(Scene question records)
— START —

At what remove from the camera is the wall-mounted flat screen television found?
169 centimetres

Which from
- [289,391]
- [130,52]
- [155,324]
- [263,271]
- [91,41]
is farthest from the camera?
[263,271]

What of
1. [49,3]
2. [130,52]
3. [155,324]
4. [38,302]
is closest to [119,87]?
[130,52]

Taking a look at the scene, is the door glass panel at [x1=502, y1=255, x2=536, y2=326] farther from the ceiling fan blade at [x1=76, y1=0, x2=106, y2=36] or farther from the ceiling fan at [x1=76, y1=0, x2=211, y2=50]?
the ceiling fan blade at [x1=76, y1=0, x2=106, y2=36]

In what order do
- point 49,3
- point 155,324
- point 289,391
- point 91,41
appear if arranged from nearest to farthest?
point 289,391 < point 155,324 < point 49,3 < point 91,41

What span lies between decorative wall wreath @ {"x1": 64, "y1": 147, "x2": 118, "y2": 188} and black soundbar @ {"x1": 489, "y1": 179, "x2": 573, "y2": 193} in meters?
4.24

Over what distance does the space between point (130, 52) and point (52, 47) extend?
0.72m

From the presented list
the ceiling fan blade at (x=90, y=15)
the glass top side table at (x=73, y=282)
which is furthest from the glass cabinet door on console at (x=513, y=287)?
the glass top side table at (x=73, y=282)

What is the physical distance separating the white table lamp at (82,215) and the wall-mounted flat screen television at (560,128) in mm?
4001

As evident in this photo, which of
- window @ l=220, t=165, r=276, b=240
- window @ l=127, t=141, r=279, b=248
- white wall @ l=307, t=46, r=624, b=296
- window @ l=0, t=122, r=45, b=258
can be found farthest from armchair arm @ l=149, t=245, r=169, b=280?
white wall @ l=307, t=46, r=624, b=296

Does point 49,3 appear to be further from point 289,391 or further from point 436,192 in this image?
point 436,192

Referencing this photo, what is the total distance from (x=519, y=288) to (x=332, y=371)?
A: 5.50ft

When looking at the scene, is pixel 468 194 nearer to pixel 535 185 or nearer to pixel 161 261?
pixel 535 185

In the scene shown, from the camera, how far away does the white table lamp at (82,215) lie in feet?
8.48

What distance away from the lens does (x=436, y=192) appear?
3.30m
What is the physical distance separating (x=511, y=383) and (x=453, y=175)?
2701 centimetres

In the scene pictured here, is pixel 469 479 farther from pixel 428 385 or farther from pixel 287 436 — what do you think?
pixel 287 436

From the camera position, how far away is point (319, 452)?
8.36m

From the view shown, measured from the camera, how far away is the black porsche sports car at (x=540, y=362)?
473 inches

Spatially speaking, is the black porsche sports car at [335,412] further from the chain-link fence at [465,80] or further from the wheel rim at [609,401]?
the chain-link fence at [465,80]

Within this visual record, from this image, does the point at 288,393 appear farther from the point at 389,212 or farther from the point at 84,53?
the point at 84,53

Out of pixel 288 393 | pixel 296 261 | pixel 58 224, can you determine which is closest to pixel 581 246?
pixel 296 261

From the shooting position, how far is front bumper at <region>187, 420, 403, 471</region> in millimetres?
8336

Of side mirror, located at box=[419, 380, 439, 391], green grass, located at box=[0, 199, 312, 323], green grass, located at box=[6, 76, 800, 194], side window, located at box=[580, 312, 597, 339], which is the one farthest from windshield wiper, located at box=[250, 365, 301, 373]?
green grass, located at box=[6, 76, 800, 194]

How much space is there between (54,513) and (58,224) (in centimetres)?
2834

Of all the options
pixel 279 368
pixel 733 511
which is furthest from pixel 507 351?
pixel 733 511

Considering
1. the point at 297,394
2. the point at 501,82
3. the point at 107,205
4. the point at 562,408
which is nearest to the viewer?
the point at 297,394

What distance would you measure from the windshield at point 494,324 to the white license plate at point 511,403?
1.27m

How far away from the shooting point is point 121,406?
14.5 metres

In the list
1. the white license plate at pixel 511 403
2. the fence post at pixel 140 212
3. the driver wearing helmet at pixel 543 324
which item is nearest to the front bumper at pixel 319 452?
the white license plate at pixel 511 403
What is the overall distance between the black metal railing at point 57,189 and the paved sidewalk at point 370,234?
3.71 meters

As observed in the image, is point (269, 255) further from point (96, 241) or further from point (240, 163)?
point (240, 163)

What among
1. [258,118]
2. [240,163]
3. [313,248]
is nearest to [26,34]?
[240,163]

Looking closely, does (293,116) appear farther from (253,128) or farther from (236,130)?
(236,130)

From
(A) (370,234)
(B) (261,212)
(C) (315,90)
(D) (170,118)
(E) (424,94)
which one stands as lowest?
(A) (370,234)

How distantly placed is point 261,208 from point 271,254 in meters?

— END —

AIM OF THE TASK:
Using the material above, print every entry exactly as written.

THE REPLY:
At what remove from the camera is the wall-mounted flat screen television found?
169 centimetres

Which from
- [289,391]
- [130,52]
- [155,324]
- [263,271]
- [91,41]
is farthest from the camera?
[263,271]

What of
1. [49,3]
2. [130,52]
3. [155,324]
4. [38,302]
is closest to [119,87]?
[130,52]

Taking a look at the scene, is the door glass panel at [x1=502, y1=255, x2=536, y2=326] farther from the ceiling fan blade at [x1=76, y1=0, x2=106, y2=36] or farther from the ceiling fan at [x1=76, y1=0, x2=211, y2=50]?
the ceiling fan blade at [x1=76, y1=0, x2=106, y2=36]

In what order do
- point 49,3
- point 155,324
- point 289,391
- point 91,41
appear if arranged from nearest to farthest?
point 289,391 < point 155,324 < point 49,3 < point 91,41

What span lies between decorative wall wreath @ {"x1": 64, "y1": 147, "x2": 118, "y2": 188} and black soundbar @ {"x1": 489, "y1": 179, "x2": 573, "y2": 193} in meters?
4.24

Over what distance does the space between point (130, 52) and point (52, 47) extend?
0.72m

From the presented list
the ceiling fan blade at (x=90, y=15)
the glass top side table at (x=73, y=282)
which is furthest from the glass cabinet door on console at (x=513, y=287)?
the glass top side table at (x=73, y=282)

What is the physical distance separating the white table lamp at (82,215) and the wall-mounted flat screen television at (560,128) in mm?
4001

As evident in this photo, which of
- window @ l=220, t=165, r=276, b=240
- window @ l=127, t=141, r=279, b=248
- white wall @ l=307, t=46, r=624, b=296
- window @ l=0, t=122, r=45, b=258
can be found farthest from armchair arm @ l=149, t=245, r=169, b=280?
white wall @ l=307, t=46, r=624, b=296

Does point 49,3 appear to be further from point 289,391 or further from point 436,192 in this image?
point 436,192

Referencing this photo, what is the total distance from (x=519, y=288) to (x=332, y=371)?
A: 5.50ft

When looking at the scene, is pixel 468 194 nearer to pixel 535 185 or nearer to pixel 161 261?
pixel 535 185

In the scene shown, from the camera, how far away does the white table lamp at (82,215) lie in feet?
8.48

What distance away from the lens does (x=436, y=192) appear?
3.30m
What is the physical distance separating (x=511, y=383) and (x=453, y=175)?
2701 centimetres

In the scene pictured here, is pixel 469 479 farther from pixel 428 385 or farther from pixel 287 436 — what do you think?
pixel 287 436

From the camera position, how far away is point (319, 452)?
8.36m

From the view shown, measured from the camera, how far away is the black porsche sports car at (x=540, y=362)?
473 inches

Spatially speaking, is the black porsche sports car at [335,412] further from the chain-link fence at [465,80] or further from the wheel rim at [609,401]?
the chain-link fence at [465,80]

Within this visual record, from this image, does the point at 288,393 appear farther from the point at 389,212 or farther from the point at 84,53?
the point at 84,53

Out of pixel 288 393 | pixel 296 261 | pixel 58 224, can you determine which is closest to pixel 581 246?
pixel 296 261

From the shooting position, how far is front bumper at <region>187, 420, 403, 471</region> in millimetres?
8336

Of side mirror, located at box=[419, 380, 439, 391], green grass, located at box=[0, 199, 312, 323], green grass, located at box=[6, 76, 800, 194], side window, located at box=[580, 312, 597, 339], which is the one farthest from windshield wiper, located at box=[250, 365, 301, 373]?
green grass, located at box=[6, 76, 800, 194]

How much space is there between (54,513) and (58,224) (in centimetres)?
2834

Of all the options
pixel 279 368
pixel 733 511
which is furthest from pixel 507 351?
pixel 733 511

Considering
1. the point at 297,394
2. the point at 501,82
3. the point at 107,205
4. the point at 562,408
which is nearest to the viewer?
the point at 297,394

What distance would you measure from the windshield at point 494,324 to the white license plate at point 511,403?
1.27m

How far away from the shooting point is point 121,406?
14.5 metres

In the list
1. the white license plate at pixel 511 403
2. the fence post at pixel 140 212
3. the driver wearing helmet at pixel 543 324
which item is nearest to the front bumper at pixel 319 452?
the white license plate at pixel 511 403
What is the overall distance between the black metal railing at point 57,189 and the paved sidewalk at point 370,234?
3.71 meters

As observed in the image, is point (269, 255) further from point (96, 241) or further from point (240, 163)?
point (240, 163)

What among
1. [258,118]
2. [240,163]
3. [313,248]
is nearest to [26,34]?
[240,163]

Looking closely, does (293,116) appear farther from (253,128) or farther from (236,130)?
(236,130)

From
(A) (370,234)
(B) (261,212)
(C) (315,90)
(D) (170,118)
(E) (424,94)
which one stands as lowest?
(A) (370,234)

How distantly placed is point 261,208 from point 271,254 in meters?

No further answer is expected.